Além disso, políticas públicas devem passar a ser mais direcionadas. “O Ministério Público, por exemplo, acompanha a questão das creches na cidade, porque existe uma meta nacional para que até 2024, existam creches para atender a todas as crianças por bairro. Se, hoje, a gente tem que dar recortes aproximados, agora, vamos saber exatamente quantas crianças vivem em cada bairro e eles vão observar se esse critério vai ser atendido até 2024”.
Urpia também acredita que a vida de quem deseja empreender em Salvador deve ficar mais fácil. Hoje, se um empresário – seja alguém que quer implantar um negócio, seja alguém que já tem um estabelecimento e deseja se fixar em outro local – solicitar informações sobre a região ao IBGE, o órgão provavelmente não vai conseguir atender todas as demandas.

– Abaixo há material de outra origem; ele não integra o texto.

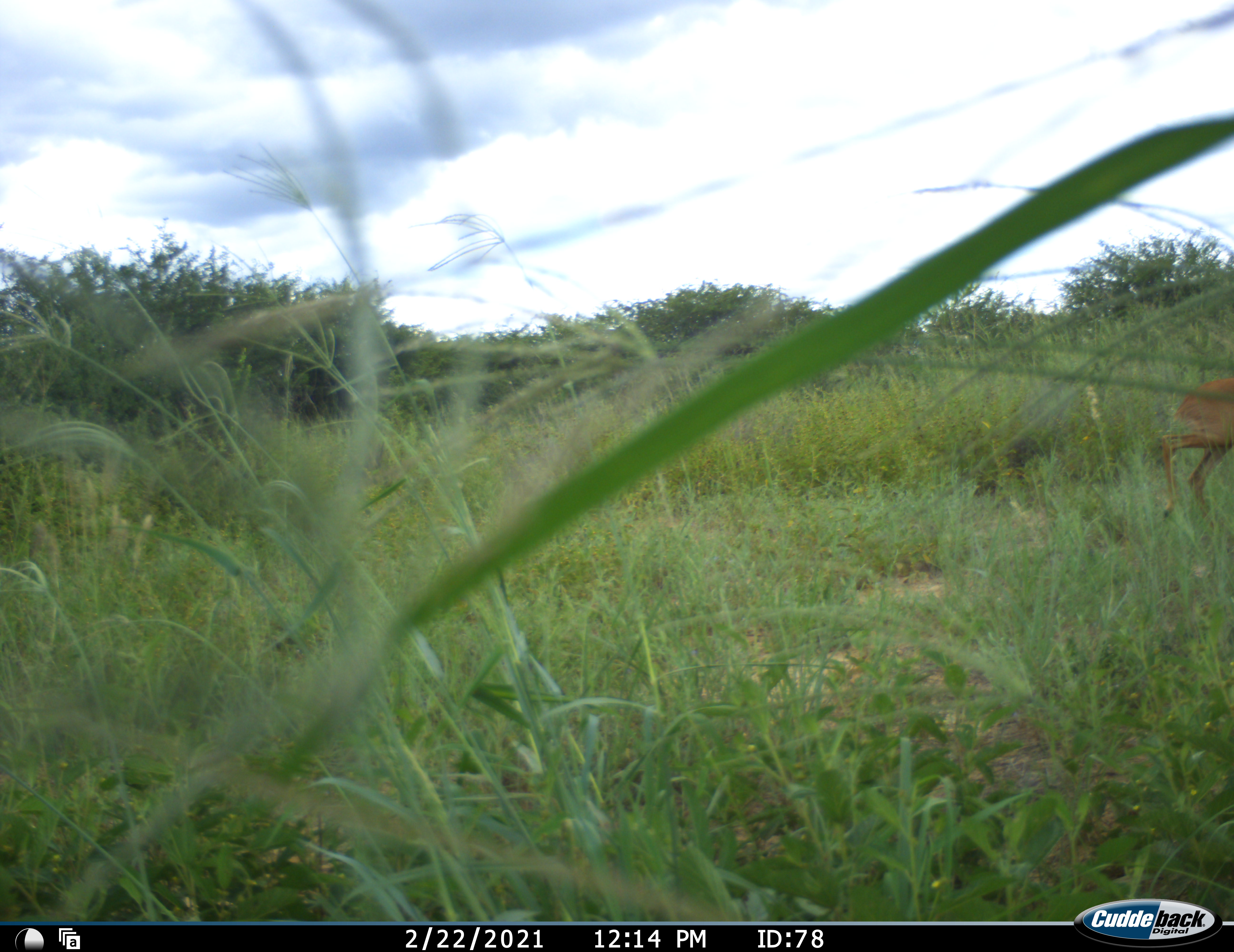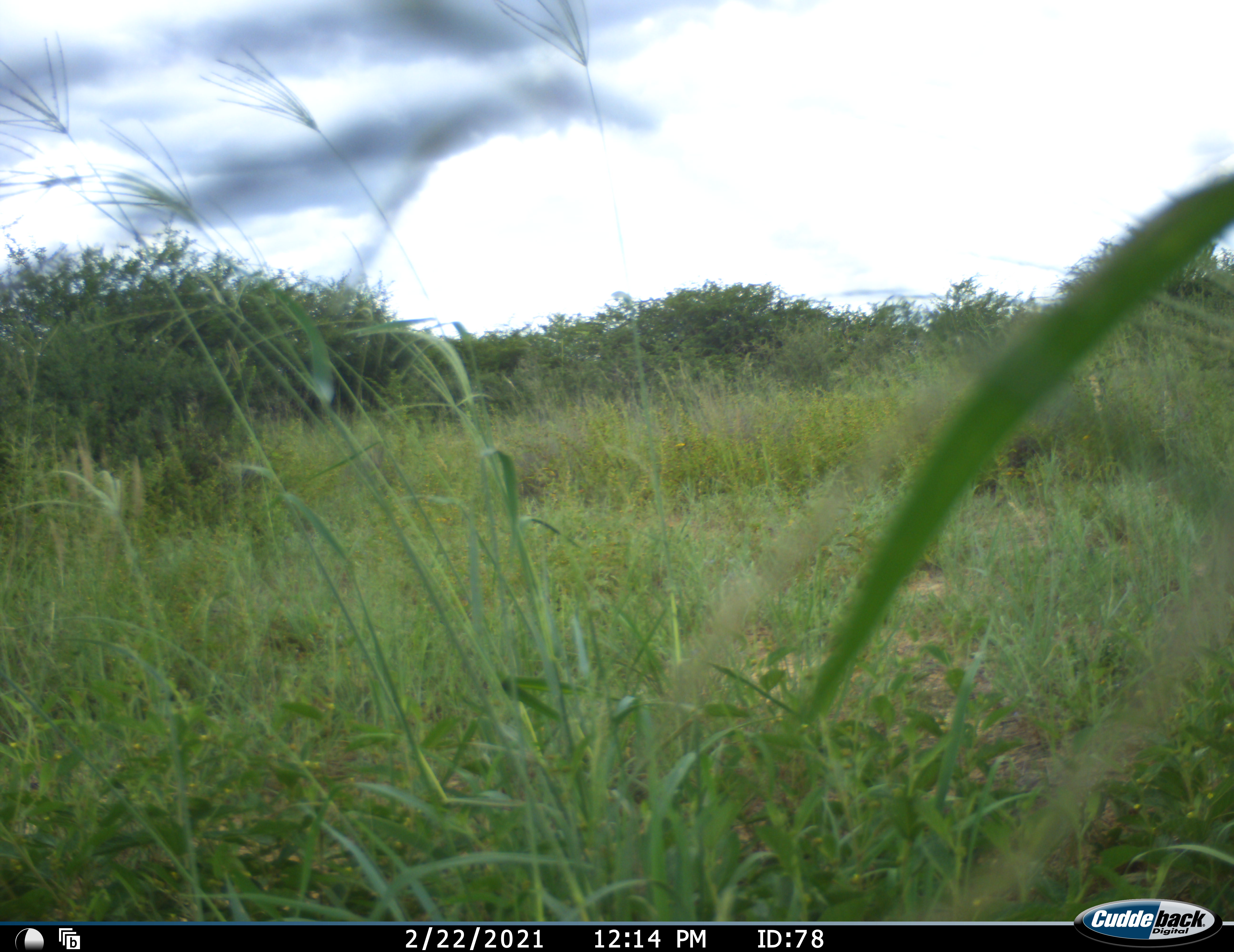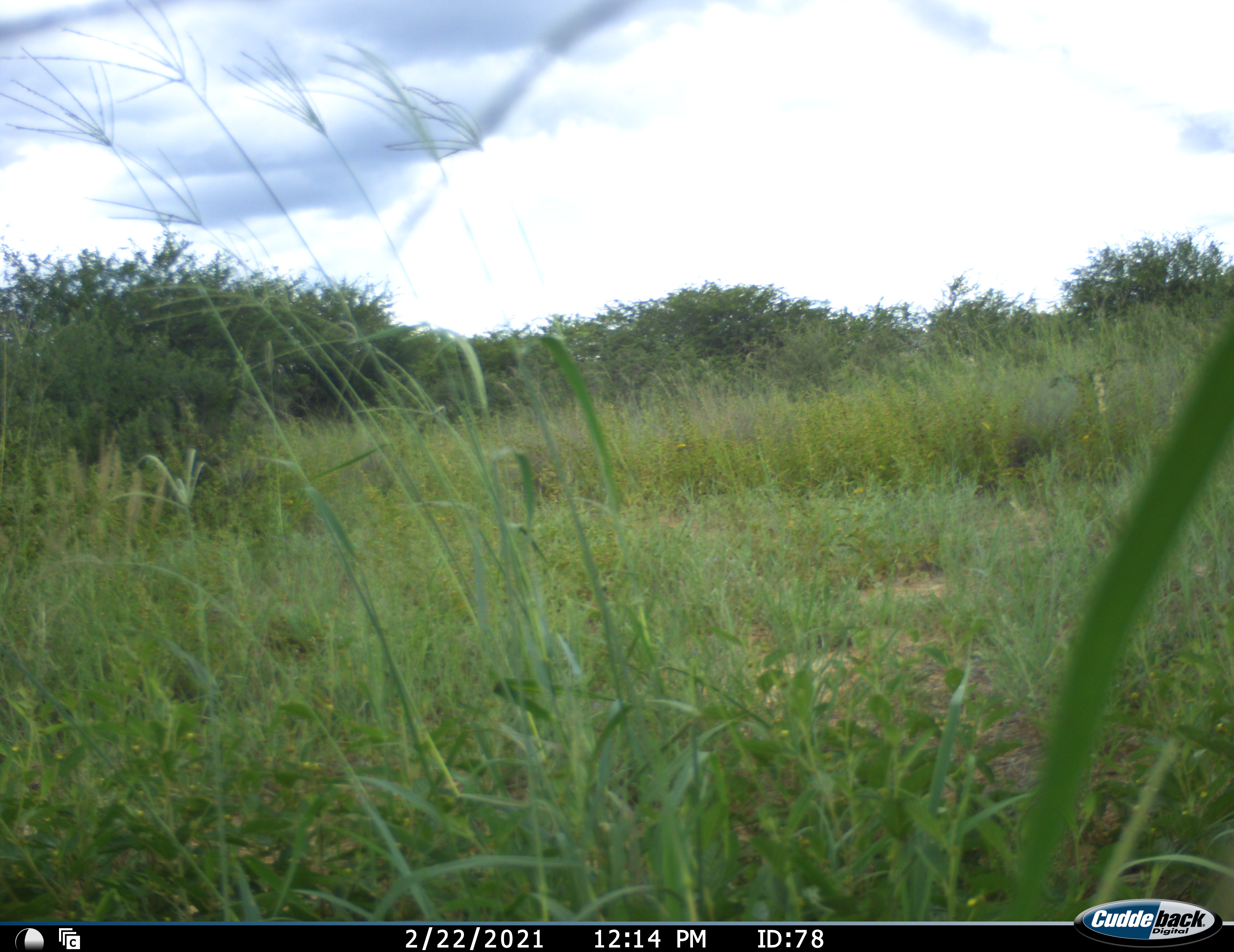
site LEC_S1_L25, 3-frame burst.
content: unidentified animal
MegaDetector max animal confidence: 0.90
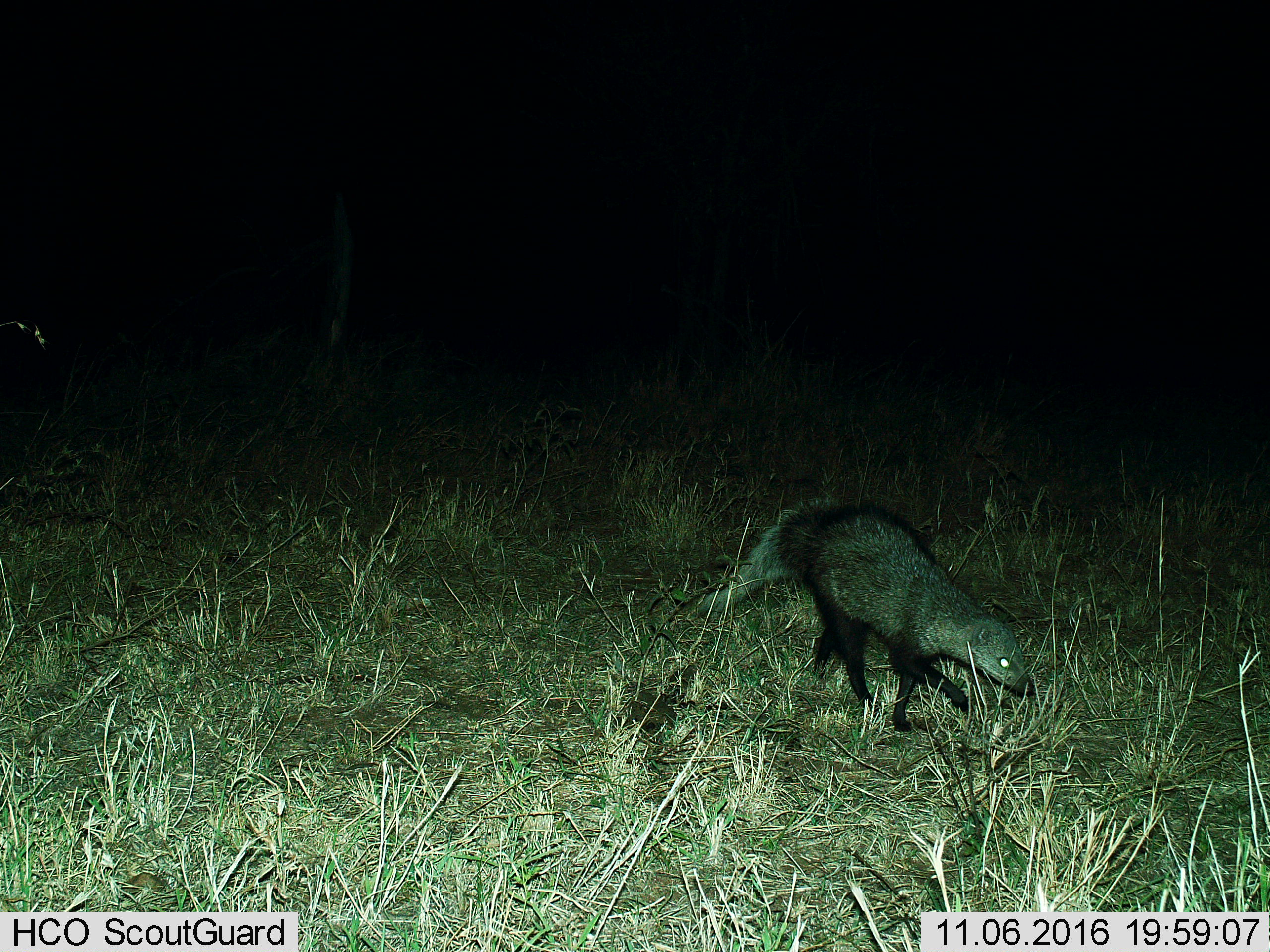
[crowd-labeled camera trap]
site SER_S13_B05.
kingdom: Animalia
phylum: Chordata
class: Mammalia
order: Carnivora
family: Herpestidae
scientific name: Herpestidae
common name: mongoose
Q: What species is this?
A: Mongoose (Herpestidae).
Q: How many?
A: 1.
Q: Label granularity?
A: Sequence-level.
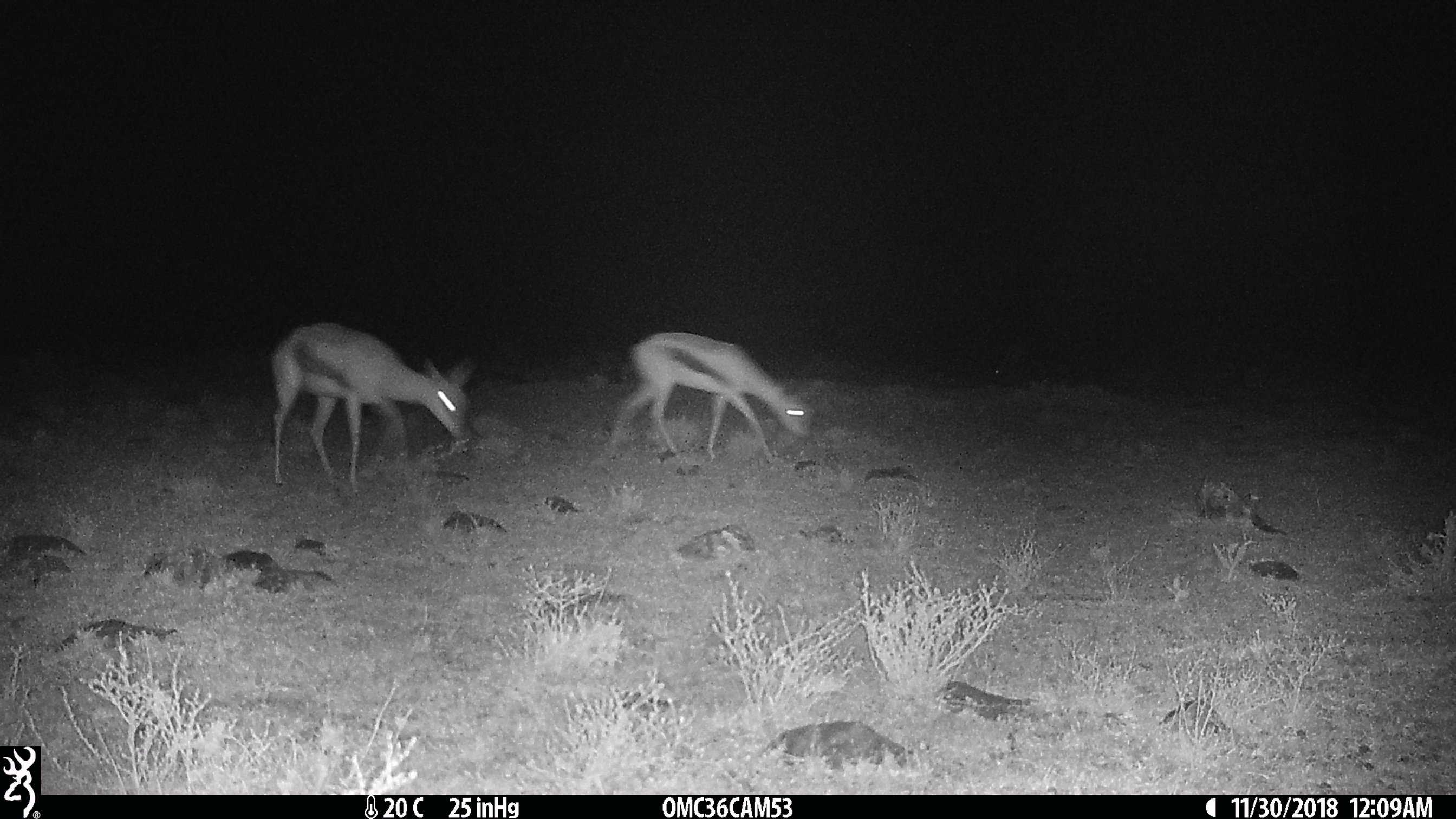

“Hoje, a gente não tem. Mas, com essas informações (de bairros), não vamos mais ter isso de ‘dado aproximado. Vamos poder dar todas as informações do questionário, dando a liberdade para o próprio usuário possa fazer esses cruzamentos”.
Lei sancionada
A lei que delimita os bairros foi sancionada pelo prefeito ACM Neto na manhã desta quarta-feira. Assim, a cidade passou a ter oficialmente 163 bairros – incluindo as três ilhas (de Maré, dos Frades e de Bom Jesus dos Passos). De acordo com a prefeitura, a nova atualização da divisão territorial vai ajudar na melhoria do reconhecimento e na identificação desses locais, com limites precisos de onde os bairros começam e terminam.
Antes dessa lei, o que valia era uma da 1960 – tão obsoleta que a cidade tinha apenas 32 bairros e contava com pouco mais de 600 mil habitantes. Por isso mesmo, para o prefeito, essa era uma demanda aguardada há décadas. “A nova delimitação tem implicações jurídicas e sociais importantes. Para a organização administrativa da cidade, é fundamental que tenhamos essa atualização e uniformização. Agora, diante dessa realidade dos novos bairros da cidade, vamos poder organizar e planejar todo o futuro de Salvador”, afirmou.
Quando o projeto de lei foi apreciado na Câmara Municipal, os vereadores acrescentaram emendas que incluem outros oito bairros à lei (Dois de Julho, Alto do Cruzeiro, Chame-Chame, Colinas de Periperi, Horto Florestal, Ilha Amarela, Mirantes de Periperi e Vista Alegre). Porém, segundo a prefeitura, a oficialização depende de uma avaliação da Secretaria Municipal de Desenvolvimento e Urbanismo (Sedur), que fará estudos técnicos nos próximos 180 dias.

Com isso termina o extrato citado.